:: Your task ::
Only the lines from the one with "scientific name: Bos taurus" through the final line below belong in the answer, copied exactly and without pictures.

┏━━

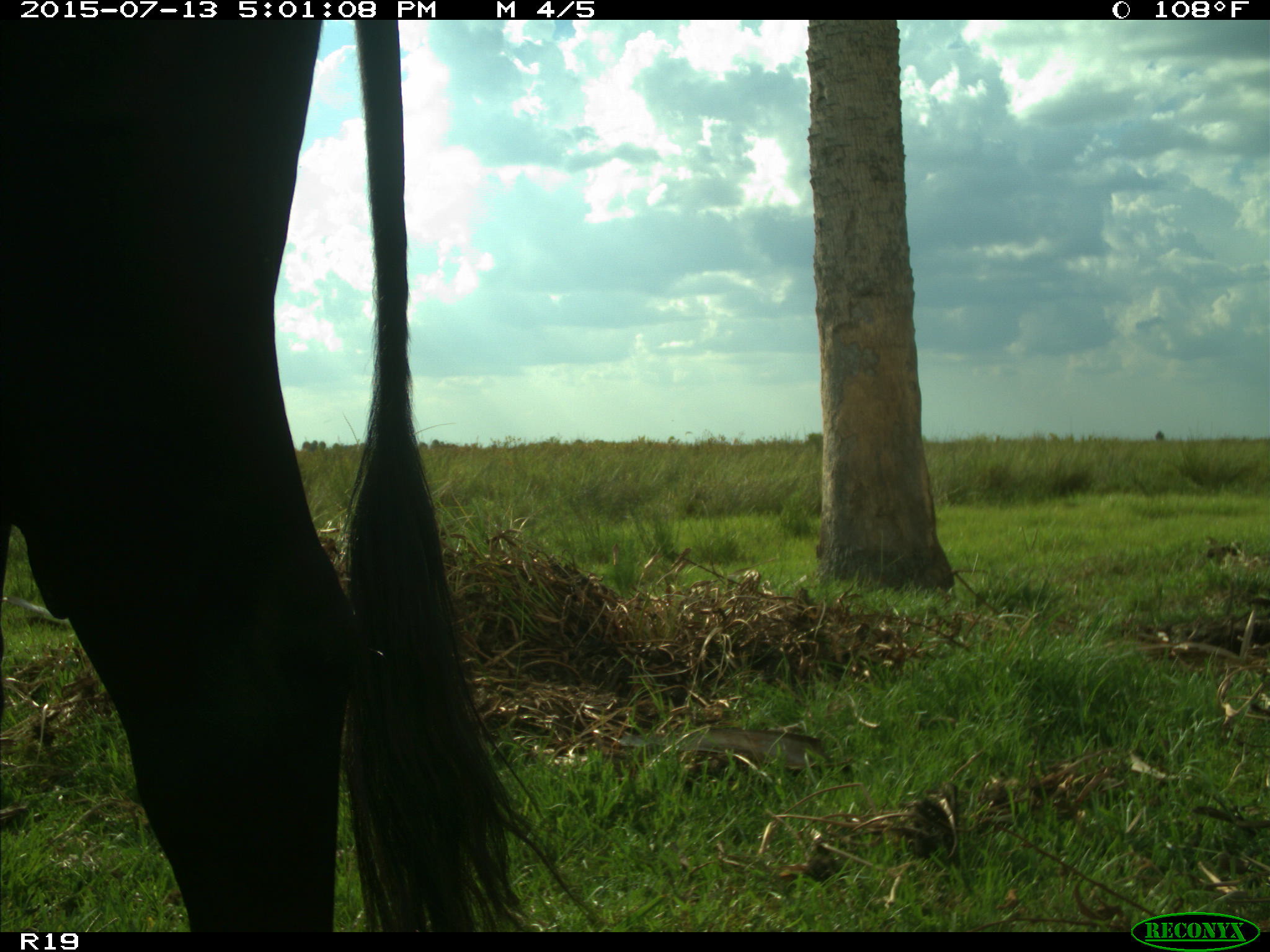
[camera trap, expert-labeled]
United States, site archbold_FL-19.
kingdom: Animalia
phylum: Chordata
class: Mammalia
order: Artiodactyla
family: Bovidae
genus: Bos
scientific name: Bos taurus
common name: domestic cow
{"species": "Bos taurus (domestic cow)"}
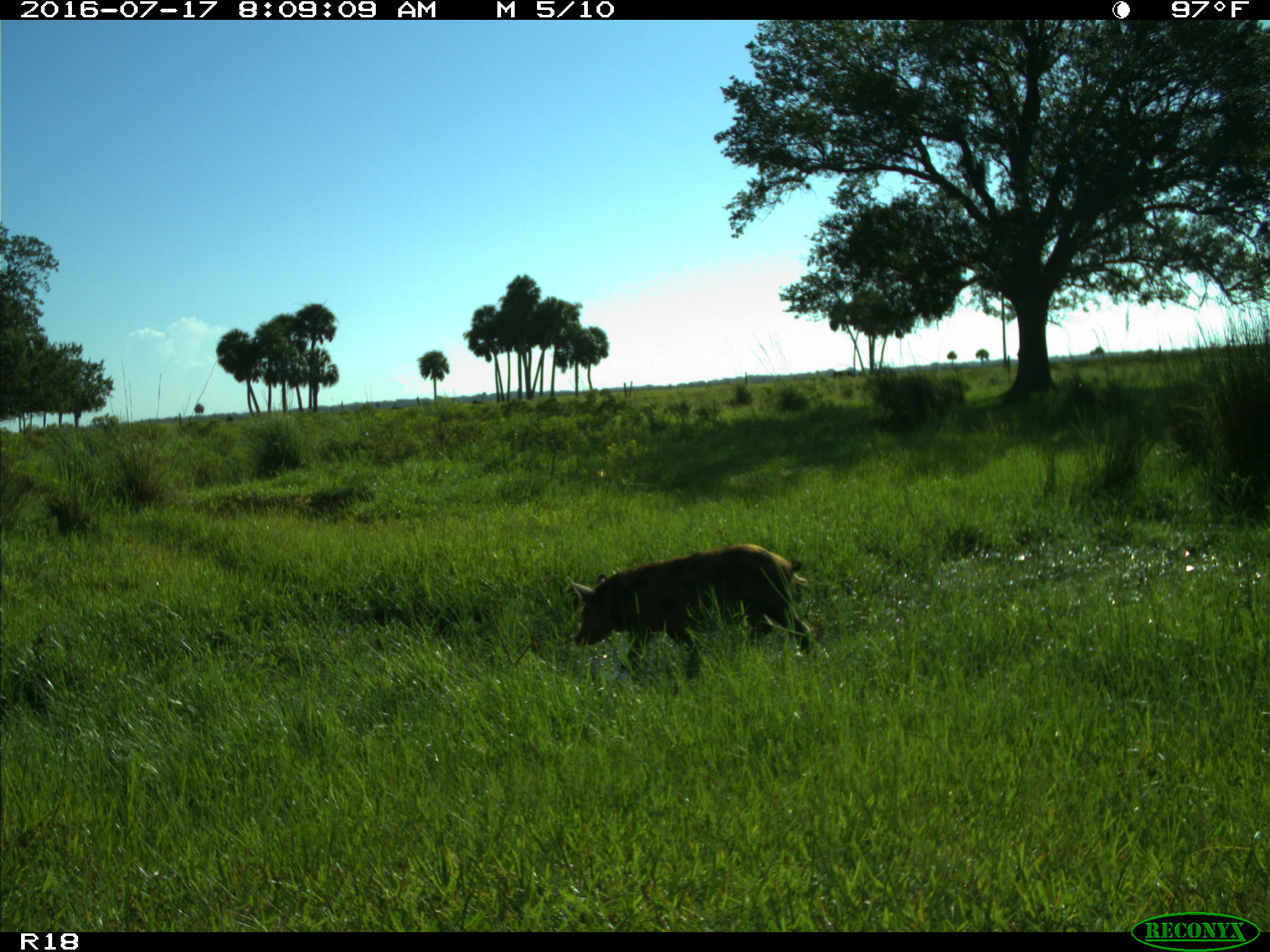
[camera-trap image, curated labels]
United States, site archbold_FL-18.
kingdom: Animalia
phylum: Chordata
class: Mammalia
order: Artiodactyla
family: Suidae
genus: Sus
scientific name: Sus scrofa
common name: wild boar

┗━━

:: Answer area ::
scientific name: Bos taurus
common name: domestic cow
{"species": "Bos taurus (domestic cow)"}
[camera-trap image, curated labels]
United States, site archbold_FL-18.
kingdom: Animalia
phylum: Chordata
class: Mammalia
order: Artiodactyla
family: Suidae
genus: Sus
scientific name: Sus scrofa
common name: wild boar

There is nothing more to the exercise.